Miranda Hart, par ses mensurations, ses vêtements surdimensionnés et l’utilisation clownesque qu’elle fait de son corps entre dans la catégorie de la « femme insoumise » (« unruly woman [7] ») propre à la comédie féministe, car elle offre une résistance objective à ce que Rosalind Gill appelle « l’obsession du corps sexy [8] » dans la culture post-féministe. Waller-Bridge, fréquemment qualifiée de « jolie laide » (en français dans le texte) par la presse britannique, possède un physique de mannequin et est montrée, dans la série comme dans les médias, comme possédant un fort quotient d’attraction sexuelle. Néanmoins, alors que Miranda à la fin de sa série parvient à accrocher le beau Gary qu’elle convoitait apparemment sans espoir, on sait depuis La Faute de l’Abbé Mouret et Léon Morin, prêtre (en passant par Sex and the City), qu’une liaison avec un prêtre catholique ne peut que mal se terminer pour Fleabag. Ainsi, alors que Miranda est nettement plus conventionnelle sur le plan formel et évoque un monde plutôt étriqué et petit-bourgeois, son héroïne est plus transgressive sur le plan de la représentation du corps féminin, de la sexualité et de l’autonomie que Fleabag, en dépit – mais aussi à cause – de la « coolitude » de cette dernière.

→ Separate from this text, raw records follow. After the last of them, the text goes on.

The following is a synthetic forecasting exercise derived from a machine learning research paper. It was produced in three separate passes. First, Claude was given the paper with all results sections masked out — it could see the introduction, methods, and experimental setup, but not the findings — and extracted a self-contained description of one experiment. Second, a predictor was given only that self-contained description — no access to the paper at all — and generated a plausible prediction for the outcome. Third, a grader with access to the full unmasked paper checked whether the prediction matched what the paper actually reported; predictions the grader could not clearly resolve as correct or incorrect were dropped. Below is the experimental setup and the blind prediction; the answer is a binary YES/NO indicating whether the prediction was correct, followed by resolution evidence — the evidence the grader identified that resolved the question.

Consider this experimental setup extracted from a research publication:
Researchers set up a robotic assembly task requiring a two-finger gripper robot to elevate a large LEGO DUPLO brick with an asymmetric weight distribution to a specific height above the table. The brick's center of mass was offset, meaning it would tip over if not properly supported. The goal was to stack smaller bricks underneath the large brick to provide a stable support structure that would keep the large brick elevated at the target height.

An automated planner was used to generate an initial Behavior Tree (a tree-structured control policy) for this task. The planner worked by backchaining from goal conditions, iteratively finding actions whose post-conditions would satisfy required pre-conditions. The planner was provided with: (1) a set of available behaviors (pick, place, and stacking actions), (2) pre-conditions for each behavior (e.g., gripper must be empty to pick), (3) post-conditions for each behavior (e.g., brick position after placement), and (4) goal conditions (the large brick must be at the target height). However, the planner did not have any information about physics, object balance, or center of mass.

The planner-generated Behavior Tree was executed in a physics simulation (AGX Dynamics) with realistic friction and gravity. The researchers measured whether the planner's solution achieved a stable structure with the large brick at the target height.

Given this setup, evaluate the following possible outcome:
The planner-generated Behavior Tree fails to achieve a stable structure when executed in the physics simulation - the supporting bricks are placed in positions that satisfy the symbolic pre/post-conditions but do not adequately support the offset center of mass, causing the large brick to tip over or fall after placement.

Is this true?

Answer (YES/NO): YES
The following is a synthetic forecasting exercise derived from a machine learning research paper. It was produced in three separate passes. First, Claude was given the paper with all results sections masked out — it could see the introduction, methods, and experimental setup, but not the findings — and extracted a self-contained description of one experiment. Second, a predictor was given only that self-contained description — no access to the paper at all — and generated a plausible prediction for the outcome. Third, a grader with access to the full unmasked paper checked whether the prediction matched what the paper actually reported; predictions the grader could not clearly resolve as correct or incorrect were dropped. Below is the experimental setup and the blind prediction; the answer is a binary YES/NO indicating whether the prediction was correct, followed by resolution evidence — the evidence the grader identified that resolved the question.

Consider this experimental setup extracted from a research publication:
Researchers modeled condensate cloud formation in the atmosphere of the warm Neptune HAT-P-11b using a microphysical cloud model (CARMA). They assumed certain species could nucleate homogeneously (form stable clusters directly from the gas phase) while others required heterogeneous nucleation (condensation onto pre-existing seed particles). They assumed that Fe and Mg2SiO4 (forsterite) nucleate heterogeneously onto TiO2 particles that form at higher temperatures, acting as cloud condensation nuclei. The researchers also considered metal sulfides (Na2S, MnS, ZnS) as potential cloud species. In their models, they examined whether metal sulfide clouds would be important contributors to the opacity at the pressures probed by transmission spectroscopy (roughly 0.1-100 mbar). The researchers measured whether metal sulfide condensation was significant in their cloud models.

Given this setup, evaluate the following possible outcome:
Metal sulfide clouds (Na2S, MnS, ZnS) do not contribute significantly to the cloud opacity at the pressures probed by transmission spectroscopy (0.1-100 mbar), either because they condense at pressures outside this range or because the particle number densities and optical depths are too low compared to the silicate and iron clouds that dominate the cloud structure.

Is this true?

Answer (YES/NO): YES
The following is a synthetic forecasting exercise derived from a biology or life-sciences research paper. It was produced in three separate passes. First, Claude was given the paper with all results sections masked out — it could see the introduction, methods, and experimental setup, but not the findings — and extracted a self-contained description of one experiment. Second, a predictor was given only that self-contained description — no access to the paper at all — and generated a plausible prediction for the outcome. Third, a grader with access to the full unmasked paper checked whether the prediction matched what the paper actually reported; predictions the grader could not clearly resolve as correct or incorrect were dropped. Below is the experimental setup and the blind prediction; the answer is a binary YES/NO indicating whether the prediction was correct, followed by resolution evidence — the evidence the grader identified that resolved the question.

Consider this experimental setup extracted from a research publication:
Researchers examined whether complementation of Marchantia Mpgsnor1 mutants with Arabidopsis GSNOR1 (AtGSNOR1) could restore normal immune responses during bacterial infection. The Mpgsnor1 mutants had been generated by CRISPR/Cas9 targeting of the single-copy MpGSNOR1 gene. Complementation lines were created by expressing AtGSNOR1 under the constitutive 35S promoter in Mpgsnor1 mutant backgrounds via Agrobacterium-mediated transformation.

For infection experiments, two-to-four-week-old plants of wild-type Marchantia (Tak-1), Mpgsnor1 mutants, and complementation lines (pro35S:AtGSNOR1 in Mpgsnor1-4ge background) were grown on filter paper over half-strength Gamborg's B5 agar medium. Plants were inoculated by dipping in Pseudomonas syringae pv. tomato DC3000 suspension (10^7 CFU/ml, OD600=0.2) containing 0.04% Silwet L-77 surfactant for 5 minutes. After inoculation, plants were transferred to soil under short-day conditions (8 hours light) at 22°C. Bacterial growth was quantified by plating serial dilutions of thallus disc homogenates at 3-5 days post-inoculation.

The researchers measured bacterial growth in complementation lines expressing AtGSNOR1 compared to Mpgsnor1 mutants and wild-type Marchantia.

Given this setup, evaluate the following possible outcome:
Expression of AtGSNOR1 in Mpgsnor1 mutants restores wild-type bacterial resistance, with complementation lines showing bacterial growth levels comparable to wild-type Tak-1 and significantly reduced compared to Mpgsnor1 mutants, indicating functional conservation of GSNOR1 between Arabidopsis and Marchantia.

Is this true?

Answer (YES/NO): YES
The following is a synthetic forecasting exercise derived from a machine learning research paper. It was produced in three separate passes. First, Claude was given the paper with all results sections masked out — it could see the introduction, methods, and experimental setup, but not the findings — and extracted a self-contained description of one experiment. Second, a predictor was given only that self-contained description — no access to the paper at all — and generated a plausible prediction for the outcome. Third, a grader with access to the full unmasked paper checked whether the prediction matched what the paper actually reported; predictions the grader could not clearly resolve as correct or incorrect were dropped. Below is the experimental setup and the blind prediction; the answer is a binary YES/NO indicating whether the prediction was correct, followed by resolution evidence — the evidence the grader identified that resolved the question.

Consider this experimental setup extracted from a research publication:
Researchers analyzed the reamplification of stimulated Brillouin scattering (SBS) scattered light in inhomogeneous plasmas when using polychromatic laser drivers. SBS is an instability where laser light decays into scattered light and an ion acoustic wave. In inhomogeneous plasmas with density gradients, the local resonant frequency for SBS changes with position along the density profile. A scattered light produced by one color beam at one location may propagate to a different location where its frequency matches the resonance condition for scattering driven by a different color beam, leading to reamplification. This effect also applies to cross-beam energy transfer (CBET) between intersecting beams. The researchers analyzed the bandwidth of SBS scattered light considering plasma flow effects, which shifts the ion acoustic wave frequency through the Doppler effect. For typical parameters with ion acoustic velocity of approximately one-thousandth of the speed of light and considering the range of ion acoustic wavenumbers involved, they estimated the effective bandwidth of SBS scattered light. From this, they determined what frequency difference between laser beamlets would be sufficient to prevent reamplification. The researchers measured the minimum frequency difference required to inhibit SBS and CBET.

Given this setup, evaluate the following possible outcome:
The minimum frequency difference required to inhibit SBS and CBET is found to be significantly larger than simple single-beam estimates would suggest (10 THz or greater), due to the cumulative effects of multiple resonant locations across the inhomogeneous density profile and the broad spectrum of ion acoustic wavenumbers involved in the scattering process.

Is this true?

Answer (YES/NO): NO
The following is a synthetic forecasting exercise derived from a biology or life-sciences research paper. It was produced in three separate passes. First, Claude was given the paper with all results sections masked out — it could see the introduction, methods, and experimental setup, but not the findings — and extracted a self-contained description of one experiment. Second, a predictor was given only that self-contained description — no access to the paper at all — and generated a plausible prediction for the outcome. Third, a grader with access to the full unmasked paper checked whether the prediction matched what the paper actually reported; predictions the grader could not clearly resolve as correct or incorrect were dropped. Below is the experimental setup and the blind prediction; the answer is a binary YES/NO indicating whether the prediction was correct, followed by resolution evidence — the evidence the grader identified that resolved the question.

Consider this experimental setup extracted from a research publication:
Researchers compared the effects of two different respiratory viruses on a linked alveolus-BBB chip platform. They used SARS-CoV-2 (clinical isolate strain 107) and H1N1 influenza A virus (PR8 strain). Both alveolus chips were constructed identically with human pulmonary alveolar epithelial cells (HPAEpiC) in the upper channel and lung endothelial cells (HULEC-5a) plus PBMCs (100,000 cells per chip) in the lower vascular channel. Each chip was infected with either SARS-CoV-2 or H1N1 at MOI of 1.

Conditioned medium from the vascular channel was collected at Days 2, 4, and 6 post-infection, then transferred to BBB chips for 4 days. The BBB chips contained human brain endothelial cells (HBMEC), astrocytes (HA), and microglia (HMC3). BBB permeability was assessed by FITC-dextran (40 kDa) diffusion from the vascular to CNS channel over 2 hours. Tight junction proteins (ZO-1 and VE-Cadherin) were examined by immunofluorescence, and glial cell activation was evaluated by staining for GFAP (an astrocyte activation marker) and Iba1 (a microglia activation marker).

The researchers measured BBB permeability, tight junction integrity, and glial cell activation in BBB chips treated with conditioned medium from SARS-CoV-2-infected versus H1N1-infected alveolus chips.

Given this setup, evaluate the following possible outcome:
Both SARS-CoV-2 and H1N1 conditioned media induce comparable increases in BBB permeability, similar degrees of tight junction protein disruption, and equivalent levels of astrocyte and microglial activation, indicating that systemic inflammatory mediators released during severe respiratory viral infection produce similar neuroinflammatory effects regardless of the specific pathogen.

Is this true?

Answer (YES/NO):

En effet, tout en pointant le comportement macho des hommes qui l’entourent (sauf le prêtre), Fleabag rend son personnage complice des rapports sexuels dominés par ces mêmes hommes. Cette ambivalence se retrouve à divers niveaux du récit. Le père est faible et le beau-frère insupportable, mais les conflits entre les femmes forment une trame importante (les deux sœurs entre elles et avec la belle-mère ; et Fleabag pousse sa meilleure amie au suicide en couchant avec son copain).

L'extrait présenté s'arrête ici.